- The paper introduces SongEval, a dataset that provides five-dimensional expert evaluations for full-length songs.
- It employs professional annotators to rate overall coherence, memorability, vocal phrasing, song structure, and musicality.
- Results show that models trained on SongEval outperform traditional audio metrics, advancing music generation evaluation.
Introduction to SongEval
The paper introduces SongEval, a pioneering dataset designed to evaluate the aesthetics of full-length songs, addressing the limitations of existing metrics in capturing subjective musical appeal. It includes over 2,399 songs, rated by professional annotators across five aesthetic dimensions: overall coherence, memorability, naturalness of vocal phrasing, clarity of song structure, and overall musicality.
Dataset Characteristics
SongEval encompasses songs in both English and Chinese across nine genres, providing a comprehensive resource for assessing musical generation models. Each song is annotated by experts, ensuring high reliability in the evaluation. The dataset’s diversity spans various languages and music styles, making it versatile for different musical applications.
Figure 1: Aesthetic evaluation dimensions and structural components of a song. (a) Structural components of a song. (b) Five aesthetic dimensions used in SongEval for full-length song evaluation.
The data collection process involves generating lyrics and genre-aligned prompts, followed by full-length song synthesis using established commercial systems. This ensures diversity in vocal and instrumental characteristics.
Figure 2: The data collection pipeline of SongEval. Lyrics are an optional input, as some commercial systems can generate songs using only a genre prompt.
Aesthetic Annotation
Each song is evaluated across five key dimensions, providing a rich framework for understanding musical quality beyond traditional metrics. The annotated dimensions are designed to capture subjective qualities that influence musical perception significantly.
Figure 3: Distribution of overall subjective scores over five evaluation dimensions.

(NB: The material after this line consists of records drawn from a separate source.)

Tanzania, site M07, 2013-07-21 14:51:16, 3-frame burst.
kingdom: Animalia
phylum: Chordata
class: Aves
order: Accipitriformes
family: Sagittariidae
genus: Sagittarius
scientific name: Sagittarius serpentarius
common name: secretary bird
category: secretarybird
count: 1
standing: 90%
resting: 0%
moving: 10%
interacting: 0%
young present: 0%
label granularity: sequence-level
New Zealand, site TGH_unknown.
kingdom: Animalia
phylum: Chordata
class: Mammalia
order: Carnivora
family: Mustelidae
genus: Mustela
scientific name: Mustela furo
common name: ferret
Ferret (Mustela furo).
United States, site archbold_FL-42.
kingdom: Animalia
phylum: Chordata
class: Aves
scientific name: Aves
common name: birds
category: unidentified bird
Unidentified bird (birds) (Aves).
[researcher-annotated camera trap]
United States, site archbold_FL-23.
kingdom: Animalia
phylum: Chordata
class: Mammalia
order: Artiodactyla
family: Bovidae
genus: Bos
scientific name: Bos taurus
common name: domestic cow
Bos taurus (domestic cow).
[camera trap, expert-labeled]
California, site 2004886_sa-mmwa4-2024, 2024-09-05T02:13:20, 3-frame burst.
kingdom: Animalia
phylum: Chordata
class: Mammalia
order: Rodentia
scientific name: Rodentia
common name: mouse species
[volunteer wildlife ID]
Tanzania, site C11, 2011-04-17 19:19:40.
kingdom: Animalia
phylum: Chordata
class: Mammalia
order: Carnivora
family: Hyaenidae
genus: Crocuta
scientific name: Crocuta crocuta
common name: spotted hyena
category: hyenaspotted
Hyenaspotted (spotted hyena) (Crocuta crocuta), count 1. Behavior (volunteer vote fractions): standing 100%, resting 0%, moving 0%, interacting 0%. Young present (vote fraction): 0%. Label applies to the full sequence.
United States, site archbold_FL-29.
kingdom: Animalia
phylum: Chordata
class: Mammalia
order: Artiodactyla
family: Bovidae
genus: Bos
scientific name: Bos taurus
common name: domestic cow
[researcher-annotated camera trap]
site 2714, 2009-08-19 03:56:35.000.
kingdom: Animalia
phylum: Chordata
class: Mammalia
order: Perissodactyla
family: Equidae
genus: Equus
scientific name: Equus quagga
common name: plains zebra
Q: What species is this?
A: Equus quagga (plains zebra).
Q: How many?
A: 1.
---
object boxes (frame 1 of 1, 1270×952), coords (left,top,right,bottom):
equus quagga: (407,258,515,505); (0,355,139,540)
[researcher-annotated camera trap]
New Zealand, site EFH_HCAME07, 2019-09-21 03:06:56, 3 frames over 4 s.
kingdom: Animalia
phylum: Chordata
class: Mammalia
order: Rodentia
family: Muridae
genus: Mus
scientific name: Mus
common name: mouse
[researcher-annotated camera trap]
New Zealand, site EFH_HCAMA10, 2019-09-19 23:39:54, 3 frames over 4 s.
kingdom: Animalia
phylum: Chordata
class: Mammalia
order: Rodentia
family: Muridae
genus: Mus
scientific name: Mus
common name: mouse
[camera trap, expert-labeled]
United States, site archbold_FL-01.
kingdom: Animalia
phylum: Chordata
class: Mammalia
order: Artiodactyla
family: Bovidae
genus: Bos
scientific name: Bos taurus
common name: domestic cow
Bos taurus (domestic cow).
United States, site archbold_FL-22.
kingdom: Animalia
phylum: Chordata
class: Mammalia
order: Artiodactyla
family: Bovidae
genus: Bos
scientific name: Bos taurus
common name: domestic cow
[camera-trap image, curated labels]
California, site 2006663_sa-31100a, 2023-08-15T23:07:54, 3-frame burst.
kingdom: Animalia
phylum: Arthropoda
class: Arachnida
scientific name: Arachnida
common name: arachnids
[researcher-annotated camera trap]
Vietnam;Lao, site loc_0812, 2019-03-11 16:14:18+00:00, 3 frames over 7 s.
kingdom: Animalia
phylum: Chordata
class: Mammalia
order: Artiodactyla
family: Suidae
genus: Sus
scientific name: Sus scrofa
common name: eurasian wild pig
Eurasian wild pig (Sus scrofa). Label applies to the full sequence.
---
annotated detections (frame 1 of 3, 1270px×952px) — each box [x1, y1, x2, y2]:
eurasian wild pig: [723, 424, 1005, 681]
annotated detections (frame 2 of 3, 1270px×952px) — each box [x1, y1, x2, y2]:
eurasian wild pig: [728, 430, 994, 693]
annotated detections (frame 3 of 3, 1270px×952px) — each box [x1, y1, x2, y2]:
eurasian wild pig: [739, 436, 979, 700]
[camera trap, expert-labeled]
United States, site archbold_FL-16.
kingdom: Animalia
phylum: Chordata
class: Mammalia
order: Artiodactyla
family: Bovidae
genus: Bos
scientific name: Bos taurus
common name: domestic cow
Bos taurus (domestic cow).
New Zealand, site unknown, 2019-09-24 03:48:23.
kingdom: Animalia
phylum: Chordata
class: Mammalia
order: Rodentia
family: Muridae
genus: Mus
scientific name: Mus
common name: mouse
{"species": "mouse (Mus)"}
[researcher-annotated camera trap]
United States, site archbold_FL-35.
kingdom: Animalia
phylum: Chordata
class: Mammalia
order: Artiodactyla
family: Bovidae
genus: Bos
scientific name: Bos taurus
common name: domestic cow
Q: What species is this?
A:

The annotation process utilizes professional evaluators, ensuring the dataset reflects expert consensus on musical aesthetics. This multidimensional approach enhances the reliability of aesthetic evaluation, facilitating nuanced assessments of generative models.
Experimental Setup
SongEval supports training aesthetic prediction models across multiple dimensions, using advanced architectures like MOSNet, LDNet, SSL-based models, and UTMOS-based frameworks. These systems demonstrate robust performance in predicting aesthetic attributes, highlighting SongEval’s effectiveness in modeling human musical perception.
Comparison with Objective Metrics
Models trained on SongEval outperform conventional audio metrics in correlating human-perceived aesthetics, underscoring SongEval's value in comprehensive song evaluation.
Figure 4: Violin plots of the aesthetic evaluation results between human annotation and different prediction systems.
Figure 5: Duration distribution across different languages and generation models. Since the songs generated by DiffRhythm have a fixed duration of 285 seconds, a noticeable concentration of songs around the four-minute mark in the distribution.
Conclusion
SongEval sets a new benchmark in song aesthetics evaluation, offering a reliable, professional standard for examining generative models. This dataset provides critical insights into musical quality, offering a foundational resource for advancing music generation technology and evaluation methods.
Limitations and Future Work
Though SongEval provides a robust framework for aesthetic evaluation, it is limited by potential overlaps between dimensions. Future research aims to refine evaluative tools, enhancing model predictions across diverse music styles and genres.
Figure 6: Screenshot of subjective annotation interface used for evaluating musical aesthetics.
This comprehensive dataset serves as a valuable resource for academia and industry, fostering developments in automatic song aesthetic evaluation and improving generative model capabilities for music production.